Au-delà de sa propre expérience, le dessinateur pointe l’intérêt économique d’une présence de la bande dessinée française au Vietnam. «La croissance vietnamienne atteint 8 % par an, c’est un marché important où il est important d’asseoir l’influence européenne.
Surtout quand on a déjà gagné la confiance des acteurs, c’est regrettable de ne pas continuer et de se faire rattraper par les autres.» Les autres : les mangas japonais et la BD belge. «Les Belges ont créé un festival de BD qui se déroule en juin à Hanoï, les auteurs présents sont exclusivement belges.» L’intérêt économique est aussi évoqué par François Serre, du Lisa. «Il ne faut pas négliger cet aspect de notre coopération. Si nous ne formons pas les élites vietnamiennes au cinéma européen, ils n’achèteront jamais nos films.».

Festival de Hué 2012


Le festival de Hué est né en 2000 avec un soutien financier français d’un million de dollars (ministères des Affaires étrangères, de la Culture, secrétariat d’État au Tourisme, Régions Poitou-Charentes et Nord-Pas-de-Calais, sponsors) dégressif au fil des éditions. Seule à n’avoir pas réduit ses engagements, la Région Poitou-Charentes est à ce jour le partenaire principal du festival en attribuant 150 000 euros.

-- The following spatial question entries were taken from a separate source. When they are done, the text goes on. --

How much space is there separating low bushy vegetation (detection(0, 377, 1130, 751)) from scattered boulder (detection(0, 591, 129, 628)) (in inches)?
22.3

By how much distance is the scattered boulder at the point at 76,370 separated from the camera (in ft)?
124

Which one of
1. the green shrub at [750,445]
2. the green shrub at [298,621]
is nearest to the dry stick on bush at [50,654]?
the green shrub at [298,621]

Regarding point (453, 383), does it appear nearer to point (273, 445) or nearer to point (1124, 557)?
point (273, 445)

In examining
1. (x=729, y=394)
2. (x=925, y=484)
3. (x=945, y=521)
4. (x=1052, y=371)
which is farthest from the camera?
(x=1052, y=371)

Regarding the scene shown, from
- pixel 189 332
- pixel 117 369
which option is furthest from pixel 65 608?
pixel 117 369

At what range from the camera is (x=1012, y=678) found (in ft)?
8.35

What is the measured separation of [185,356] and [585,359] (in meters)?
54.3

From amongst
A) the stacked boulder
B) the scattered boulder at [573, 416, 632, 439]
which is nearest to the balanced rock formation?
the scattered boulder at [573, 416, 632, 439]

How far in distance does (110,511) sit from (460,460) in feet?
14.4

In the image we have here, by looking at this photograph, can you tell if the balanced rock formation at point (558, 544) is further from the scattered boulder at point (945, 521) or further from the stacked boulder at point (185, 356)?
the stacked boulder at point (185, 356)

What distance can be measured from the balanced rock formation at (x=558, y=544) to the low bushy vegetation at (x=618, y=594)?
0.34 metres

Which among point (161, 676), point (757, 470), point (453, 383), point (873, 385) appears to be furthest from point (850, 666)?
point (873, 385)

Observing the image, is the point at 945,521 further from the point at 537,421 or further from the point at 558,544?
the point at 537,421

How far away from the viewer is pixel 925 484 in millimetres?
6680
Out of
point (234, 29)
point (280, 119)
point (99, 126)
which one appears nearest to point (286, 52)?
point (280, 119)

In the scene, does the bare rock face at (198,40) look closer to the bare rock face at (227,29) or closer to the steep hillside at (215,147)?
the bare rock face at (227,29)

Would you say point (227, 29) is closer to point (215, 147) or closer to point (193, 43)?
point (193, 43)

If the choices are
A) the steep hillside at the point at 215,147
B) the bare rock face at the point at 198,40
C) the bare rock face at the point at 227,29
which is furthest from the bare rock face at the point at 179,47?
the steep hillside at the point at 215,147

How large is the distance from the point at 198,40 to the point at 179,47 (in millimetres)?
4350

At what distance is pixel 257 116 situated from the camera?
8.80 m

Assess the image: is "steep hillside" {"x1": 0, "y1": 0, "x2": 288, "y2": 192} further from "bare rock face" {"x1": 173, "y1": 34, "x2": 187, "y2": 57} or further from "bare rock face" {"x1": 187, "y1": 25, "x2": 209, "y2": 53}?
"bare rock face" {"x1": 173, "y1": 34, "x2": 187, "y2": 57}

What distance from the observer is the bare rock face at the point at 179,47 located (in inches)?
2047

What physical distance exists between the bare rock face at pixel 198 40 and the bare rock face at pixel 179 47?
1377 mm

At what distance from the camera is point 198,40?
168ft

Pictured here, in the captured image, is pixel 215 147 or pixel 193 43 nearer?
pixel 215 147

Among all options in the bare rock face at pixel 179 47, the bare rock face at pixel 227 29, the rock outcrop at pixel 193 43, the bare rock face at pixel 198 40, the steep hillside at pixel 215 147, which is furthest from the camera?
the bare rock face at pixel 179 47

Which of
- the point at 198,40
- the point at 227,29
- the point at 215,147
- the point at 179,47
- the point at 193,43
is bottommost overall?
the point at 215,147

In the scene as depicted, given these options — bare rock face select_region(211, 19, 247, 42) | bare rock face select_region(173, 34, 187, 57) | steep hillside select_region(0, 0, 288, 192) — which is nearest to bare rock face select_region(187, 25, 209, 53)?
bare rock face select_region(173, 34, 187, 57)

Venues du Poitou-Charentes pour représenter la région, principal partenaire du festival, la fanfare Jazz Combo Box anime les rues de Hué, la compagnie Carabosse enflamme littéralement la cité impériale et la scénographe Vanessa Jousseaume propose des écoutes alanguies de textes extraits de la littérature romantique vietnamienne sur ses Oreillers rouges. 
D’autres artistes français, invités par la ville de Rennes ou l’ambassade de France, se joignent aux centaines d’autres venus du monde entier pour cette 7e édition du festival de Hué qui se déroule du 7 au 15 avril.